Double progressive widening parameters. These constants control the double progressive widening. A new state or action will be added if the number of children is less than or equal to kN^alpha.
- k_action::Float64=10
- alpha_action::Float64=0.5
- k_state::Float64=10
- alpha_state::Float64=0.5
keep_tree::Bool=false: If true, store the tree in the planner for reuse at the next timestep (and every time it is used in the future). There is a computational cost for maintaining the state dictionary necessary for this.
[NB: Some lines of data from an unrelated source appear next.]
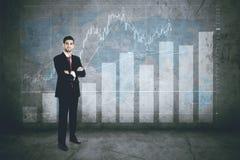 Chef de file des affaires sûr avec le graphique de finances Photo stock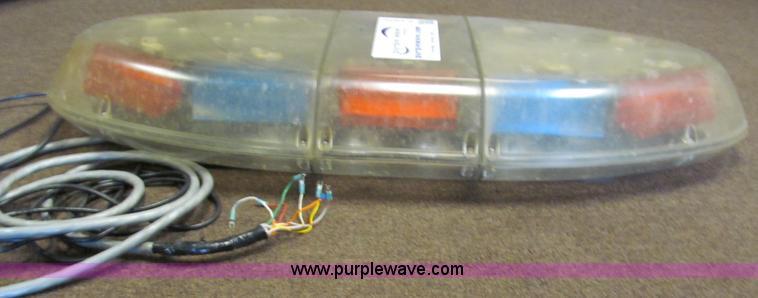 Federal signal vista strobe light bar item e5905 sold a e5905 image for item e5905 federal signal vista strobe light bar aloadofball Image collections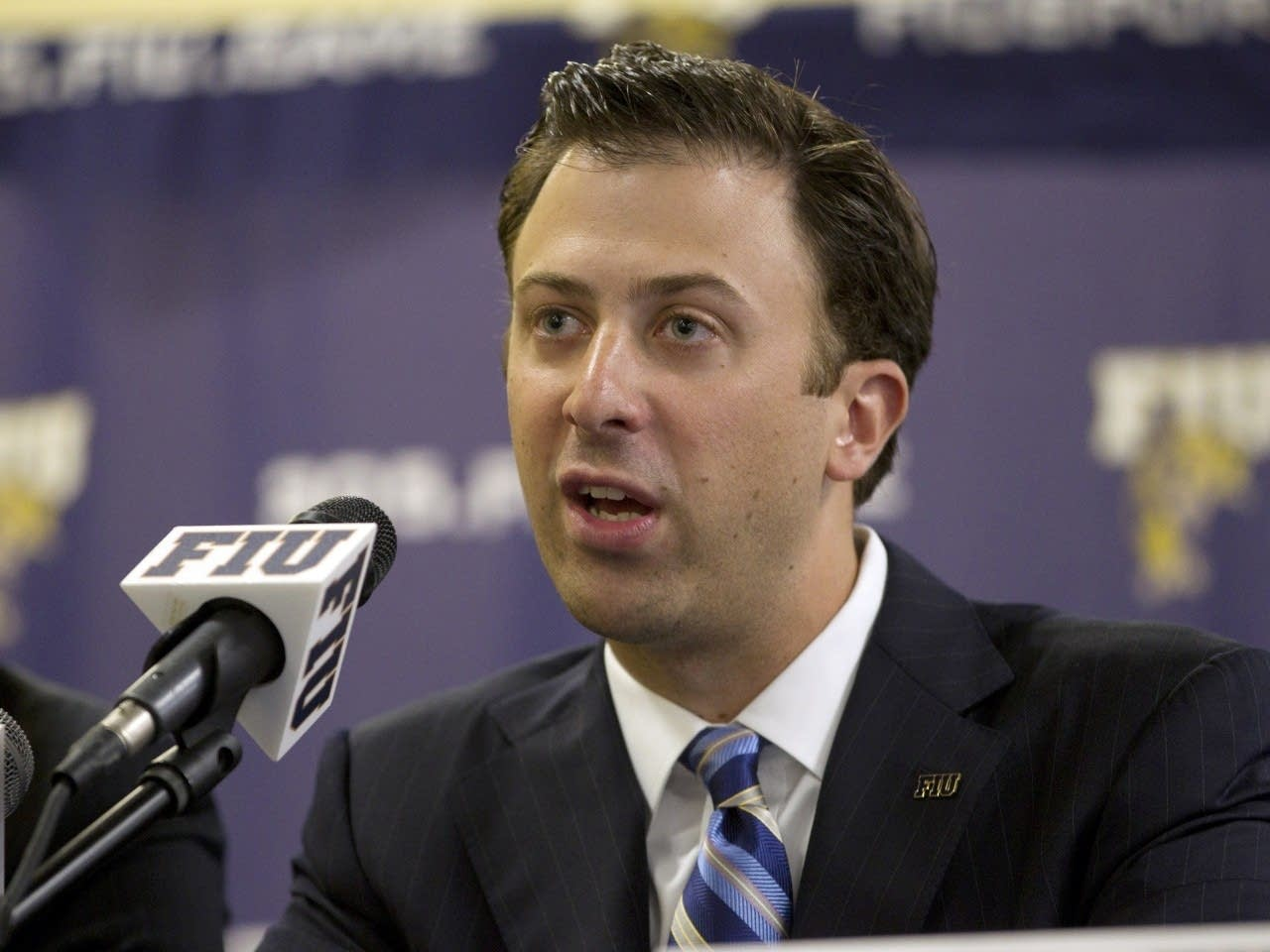 Press photo of new Gophers coach Richard Pitino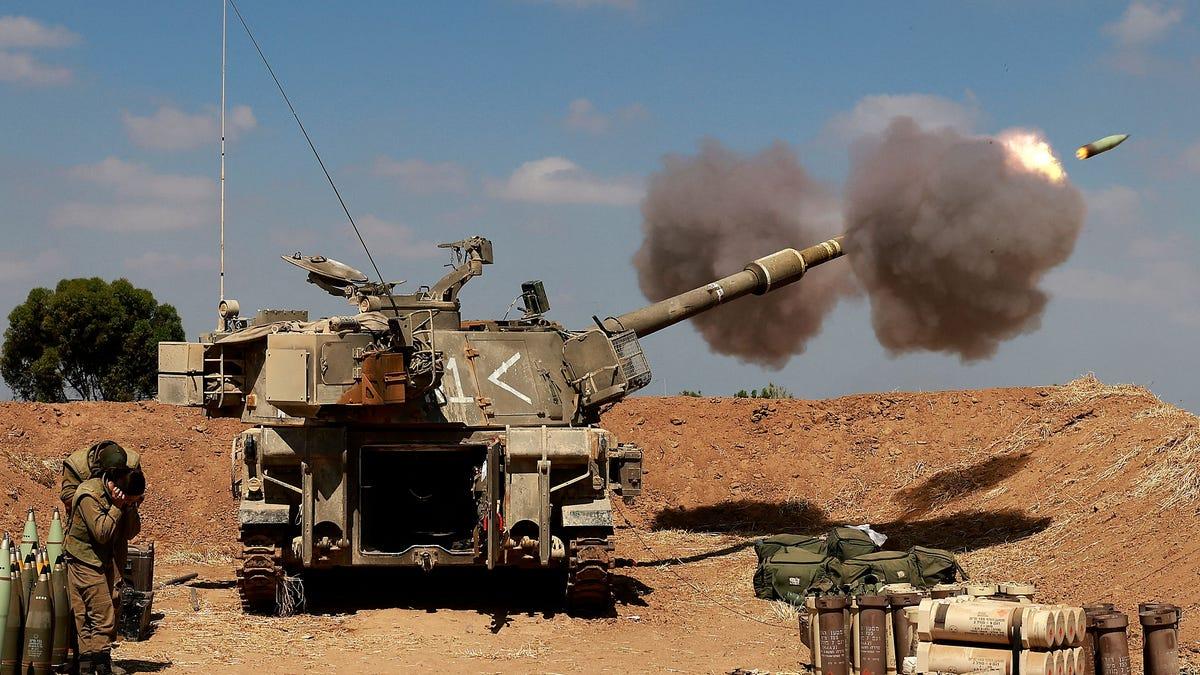 Israel threatens Gaza ground invasion despite truce efforts 3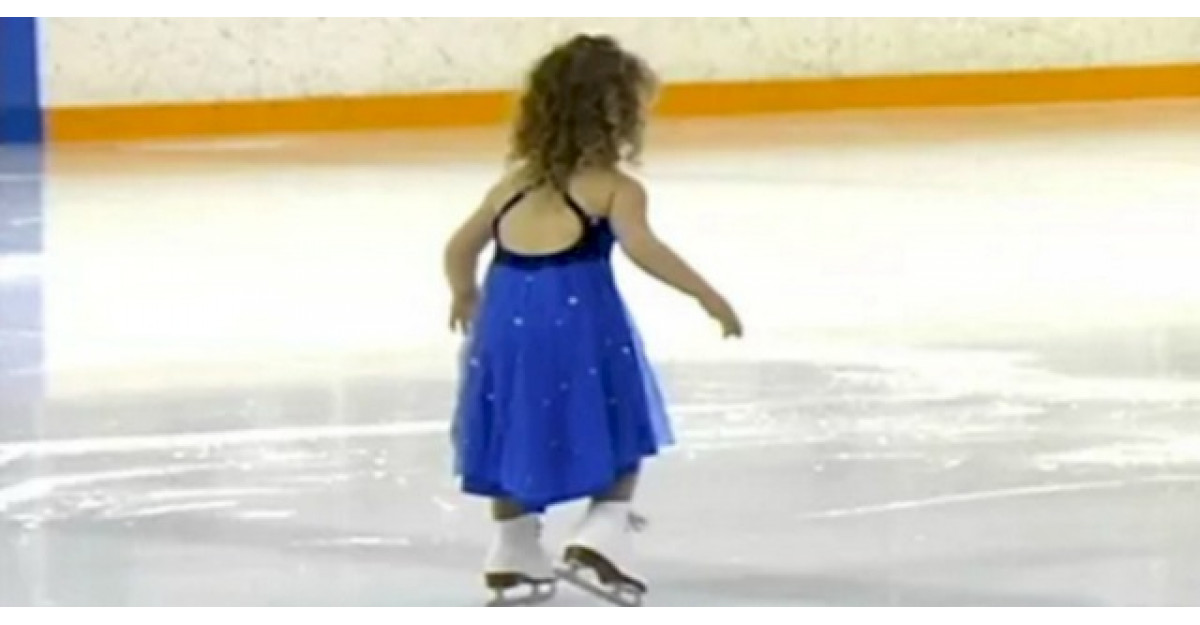 Uite ce stie sa faca aceasta fetita la doar 3 anisori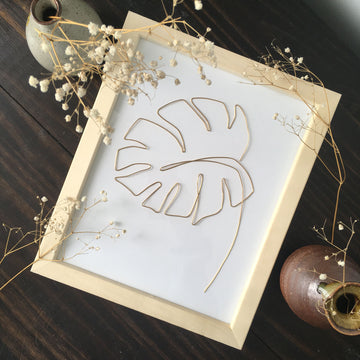 Monstera Wire Art - natural frame lifestyle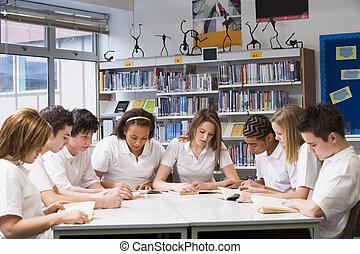 étudier, bibliothèque scolaire, écoliers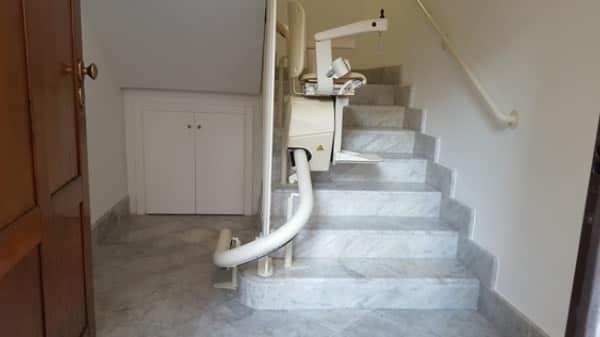 Montascale curvilineo monoguida in funzione all'interno di appartamento di Savona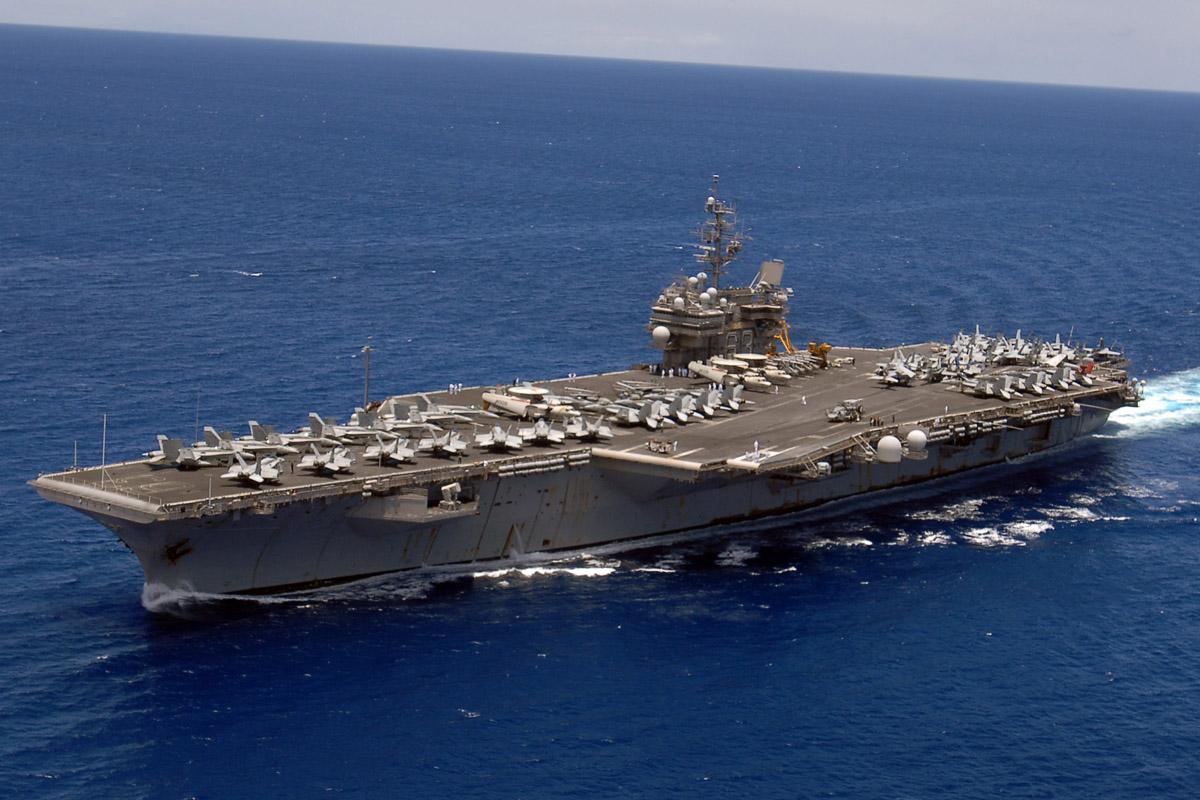 Supercarrier USS Kitty Hawk (CV-63) - Trumpeter - 1/350 Kitty_10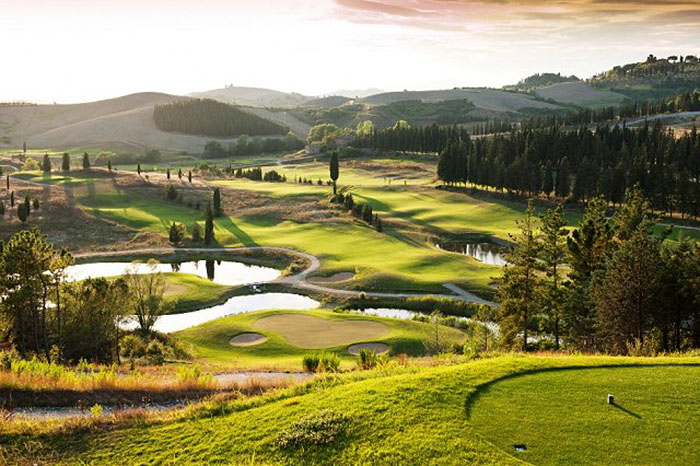 golf courses tuscany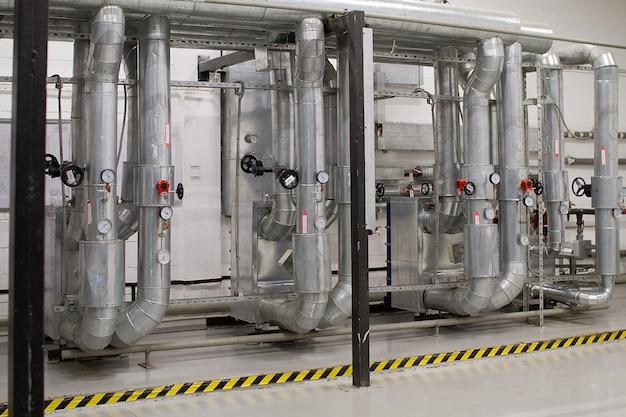 Zona industriale, tubazioni e apparecchiature in acciaio, valvole e sensori. sistema di ventilazione
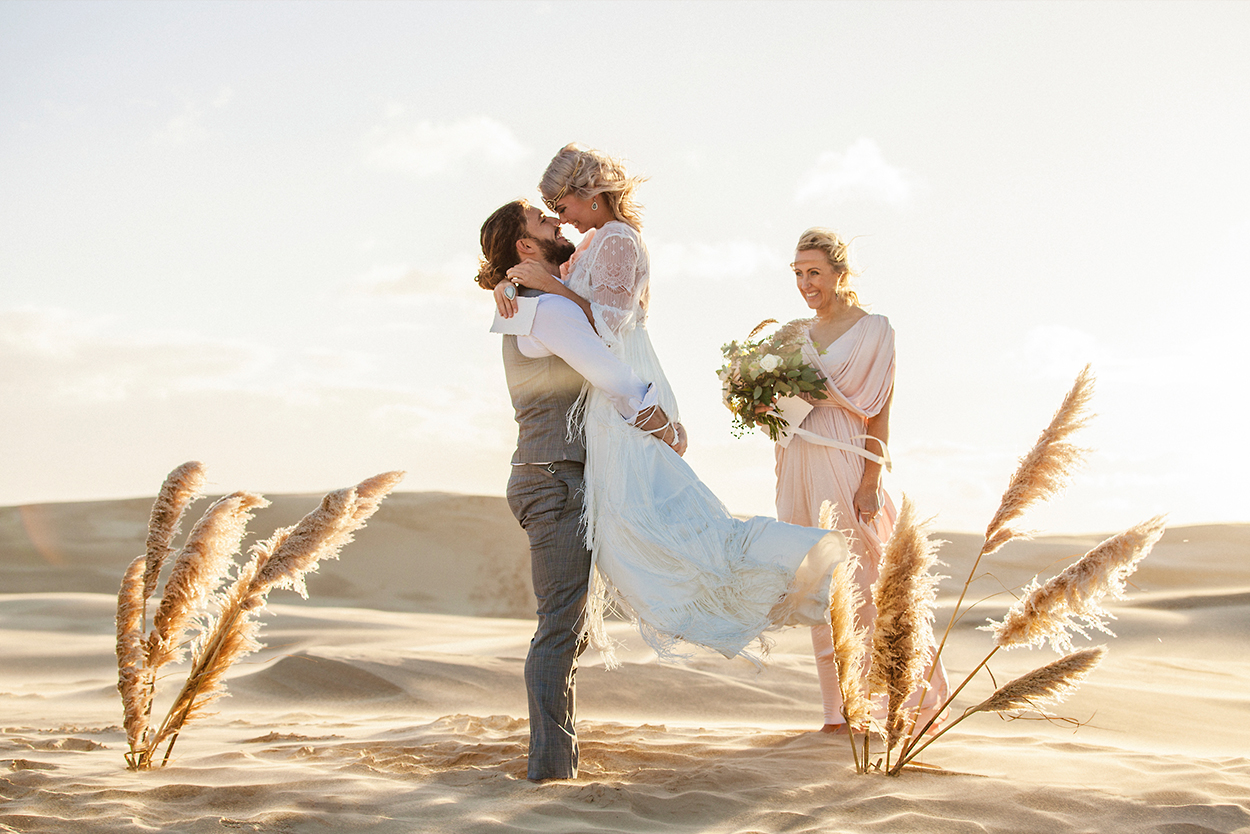 styled-shoot-white-white-weddings-bohemian-desert-shoot-celebrant-elopement-tips-feathers-ceremony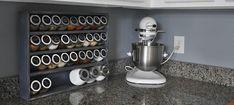 moderne küchengestaltung mit stilvoller gewürzaufbewahrung Roulette, Shoe Rack, Home, Organization, Modern Kitchen Designs, Shoe Racks, Ad Home, Homes, Haus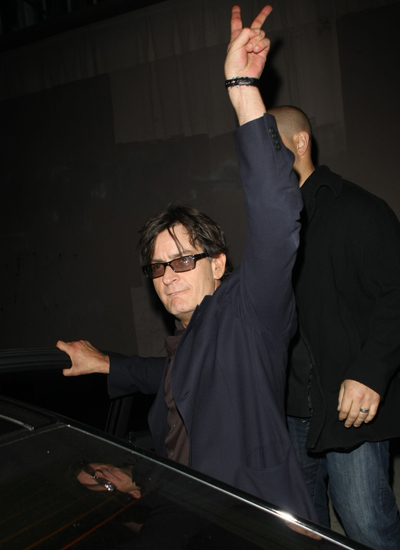 A Drunken Charlie Sheen Endorses Sarah Palin For 2012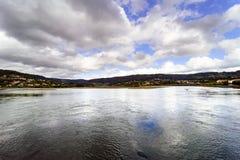 Vista panorâmica da baía de Eume na maré baixa com um mar calmo e um m Imagem de Stock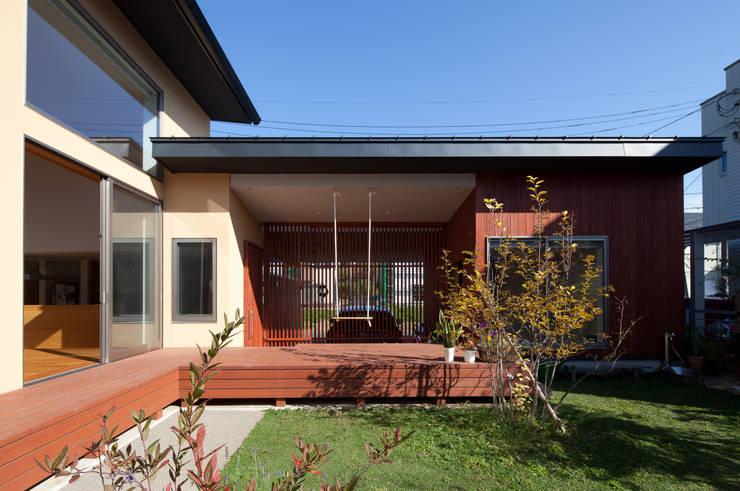Maisons de style  par 株式会社 井川建築設計事務所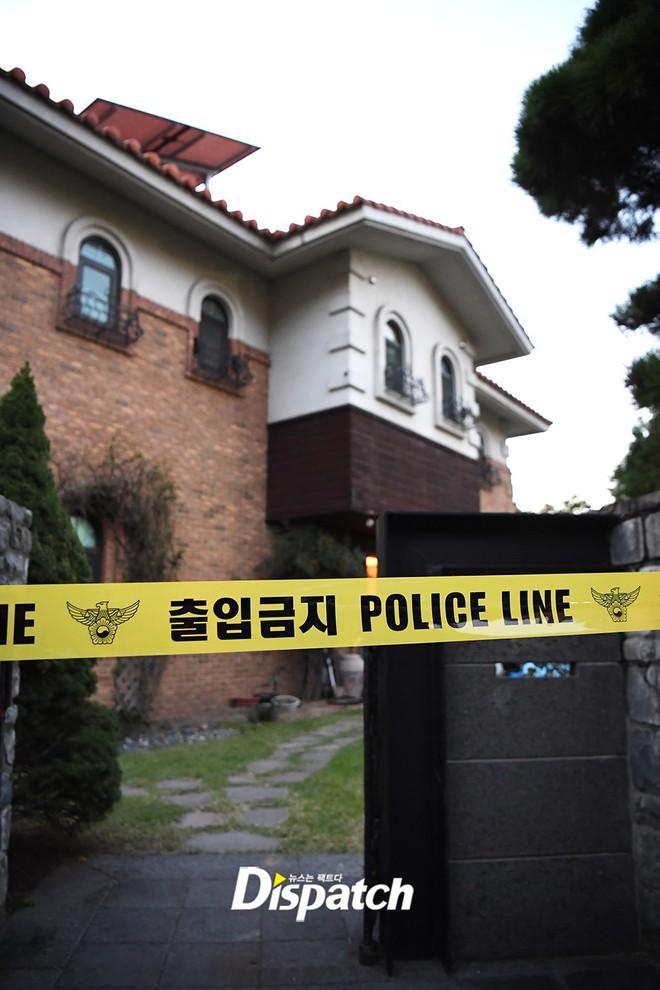 Đây là kết quả điều tra CCTV hiện trường Sulli tự vẫn, gia đình đang thảo luận với cảnh sát để khám nghiệm tử thi - Ảnh 2.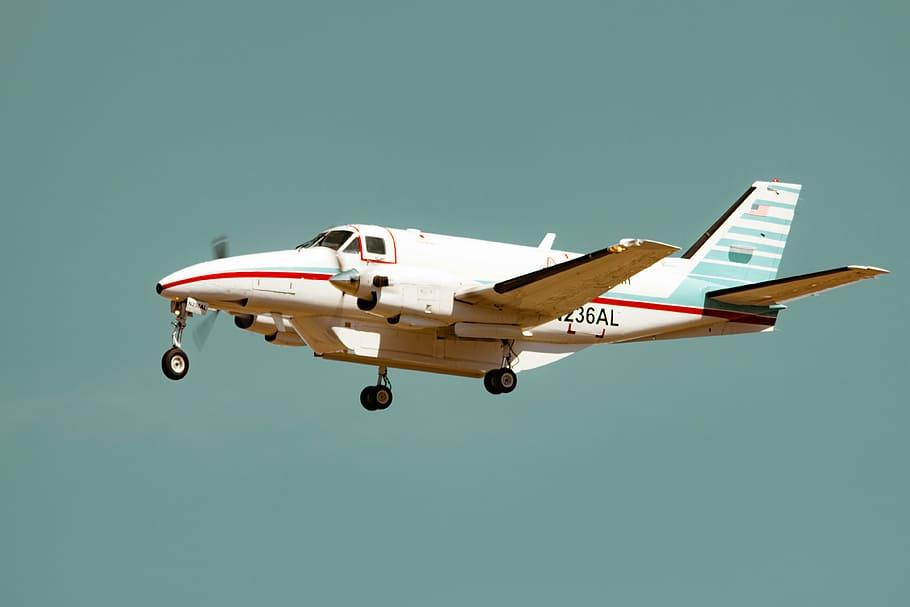 التدريب في مجال تحليل الطيران المدني في كندا
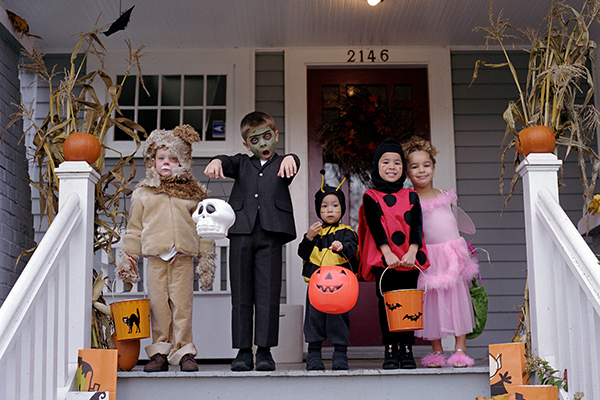 Costumes, crafts, recipes and more in our Spook-tacular October Round-up!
enable_action_pw::Bool=true: If true, enable progressive widening on the action space; if false just use the whole action space.
enable_state_pw::Bool=true: If true, enable progressive widening on the state space; if false just use the single next state (for deterministic problems).
check_repeat_state::Bool=true, check_repeat_action::Bool=true: When constructing the tree, check whether a state or action has been seen before (there is a computational cost to maintaining the dictionaries necessary for this)
tree_in_info::Bool=false: If true, return the tree in the info dict when action_info is called. False by default because it can use a lot of memory if histories are being saved.
rng::AbstractRNG=Random.GLOBAL_RNG: Random number generator
estimate_value::Any=RolloutEstimator(RandomSolver(rng)): (rollout policy) Function, object, or number used to estimate the value at the leaf nodes.
- If this is a function f, f(mdp, s, depth) will be called to estimate the value (depth can be ignored).
- If this is an object o, estimate_value(o, mdp, s, depth) will be called.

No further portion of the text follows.